Wednesday, July 16, 2014

Co-Poets pt. 2

...continuing the series on collaborative poetry we come to the piece I did with my brother Chad. My brother and I have done a number of collaborations in the past, some have worked out great others not so much. It is hard to pinpoint why. We always seem to have fun with it though, so we will continue to do them, at least I hope to. When doing this particular piece, it felt like we were in lock-step from the very beginning.
The piece follows below, enjoy...

I can't wait to remember
all the things I've forgotten
memories like fallen leaves litter
the forest floor, decaying
brittle underfoot, they break apart
the pieces scattered by the wind

the sweet damp smells fill
empty spaces, overwhelmed
by the rot of nostalgia
the canopy contains my screams
digging holes, bloody fingernails searching
for that place where roots drink

they probe deeper into the terrain
like the tendrils of my brain
moments bubbling up, I gulp hastily
leaving that sick feeling in the pit
of my gut, swallowed remembrances
a trace of bitterness remians

I sip slower to try to cleanse
the palate, muscles relax recognizing relics

Tuesday, July 8, 2014


    I have the great pleasure of knowing many poets who work and live in my city(Milwaukee.) I have the even greater pleasure of working closely with four of the best poets to hail from or transport to the area. Elliot O. Lipchik, Stephen Anderson, Steve Pump and Paul Enea have helped me to grow as a poet and as a person with their careful guidance and honest critique. My brother Chad has also been a great influence and collaborater. One of the things we do as a group to keep our workshopping fresh and fun is collaborative poetry. We have tried to do some pieces as a large group but I have found that the writing is smoother and seems more cohesive when it is only two people working together. It feels easier to find a groove as a duo, it becomes a real partnership with give and take and a natural feeding off of each other.

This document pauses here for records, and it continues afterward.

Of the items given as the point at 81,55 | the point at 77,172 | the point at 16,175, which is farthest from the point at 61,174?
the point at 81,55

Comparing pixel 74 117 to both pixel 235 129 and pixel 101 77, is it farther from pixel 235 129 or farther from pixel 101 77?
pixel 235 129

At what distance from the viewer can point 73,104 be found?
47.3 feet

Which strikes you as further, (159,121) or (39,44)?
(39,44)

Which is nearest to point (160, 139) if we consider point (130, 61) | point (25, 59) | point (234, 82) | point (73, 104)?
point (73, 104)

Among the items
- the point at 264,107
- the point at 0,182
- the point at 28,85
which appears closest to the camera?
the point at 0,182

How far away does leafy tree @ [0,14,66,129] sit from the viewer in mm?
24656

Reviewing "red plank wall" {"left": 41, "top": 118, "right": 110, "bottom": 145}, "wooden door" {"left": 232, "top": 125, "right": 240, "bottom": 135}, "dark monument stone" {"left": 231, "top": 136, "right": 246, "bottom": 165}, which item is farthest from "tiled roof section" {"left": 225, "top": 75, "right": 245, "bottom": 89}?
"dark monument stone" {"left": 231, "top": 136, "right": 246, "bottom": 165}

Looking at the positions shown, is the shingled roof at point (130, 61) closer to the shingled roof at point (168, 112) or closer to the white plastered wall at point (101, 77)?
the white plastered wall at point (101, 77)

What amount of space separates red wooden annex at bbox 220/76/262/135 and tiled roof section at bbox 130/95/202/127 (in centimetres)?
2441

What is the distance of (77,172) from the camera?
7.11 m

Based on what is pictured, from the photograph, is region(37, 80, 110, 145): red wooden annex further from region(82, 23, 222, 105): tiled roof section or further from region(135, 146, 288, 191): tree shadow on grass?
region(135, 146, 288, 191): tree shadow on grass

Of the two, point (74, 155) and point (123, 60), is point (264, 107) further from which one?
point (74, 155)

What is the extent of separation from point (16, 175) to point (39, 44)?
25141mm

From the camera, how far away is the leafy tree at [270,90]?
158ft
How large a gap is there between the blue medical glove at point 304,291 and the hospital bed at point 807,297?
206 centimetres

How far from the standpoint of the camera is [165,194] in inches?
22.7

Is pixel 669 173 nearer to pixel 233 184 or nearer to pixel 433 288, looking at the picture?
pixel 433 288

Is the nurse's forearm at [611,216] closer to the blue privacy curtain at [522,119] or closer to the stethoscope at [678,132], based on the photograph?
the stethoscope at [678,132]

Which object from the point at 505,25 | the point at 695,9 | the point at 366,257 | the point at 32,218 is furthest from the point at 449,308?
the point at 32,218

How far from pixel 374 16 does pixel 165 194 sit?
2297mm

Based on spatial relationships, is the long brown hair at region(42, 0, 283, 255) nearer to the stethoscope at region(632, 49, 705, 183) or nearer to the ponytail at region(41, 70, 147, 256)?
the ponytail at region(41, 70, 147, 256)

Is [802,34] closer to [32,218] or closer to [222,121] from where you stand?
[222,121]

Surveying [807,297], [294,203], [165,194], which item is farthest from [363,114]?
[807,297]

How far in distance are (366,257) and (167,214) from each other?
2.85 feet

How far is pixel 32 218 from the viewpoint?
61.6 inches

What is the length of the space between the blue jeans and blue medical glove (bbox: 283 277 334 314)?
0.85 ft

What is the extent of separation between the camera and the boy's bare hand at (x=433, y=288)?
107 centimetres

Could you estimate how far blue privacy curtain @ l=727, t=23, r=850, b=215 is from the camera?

    So unbeknownst to my fellow poets, I sent two starting lines to Paul, Steve P. and my brother, Chad Austin, asking each of them to do a collaborative piece with me using the same starting lines and set the parameters at one or two lines at a time and twenty lines total. It was very interesting to see where the pieces varied and also where they seemed to follow a similiar path. I will be posting my collaborations with each of these poets as well as any revised pieces I may receive. The first one completed was the poem done with Steve Pump, it follows here...

I can't wait to remember
all the things I've forgotten.
early in the morning, half-asleep,
one palm open to receive
my daily dose of heartbreak,
the other closed around what's left
of the night, dream-glass, dust
and tattered pieces of the shadows
that keep me company in the loaming.
yet I must wait in stations
underground for trains to arrive from
distant nightmares, carrying
anonymous, faceless passengers.
I must wait. and when the skeletons detrain,
how will I recognize them, ghosts without eyes?
these drifting vagabonds huddle together
as if bracing for some cold that I cannot feel.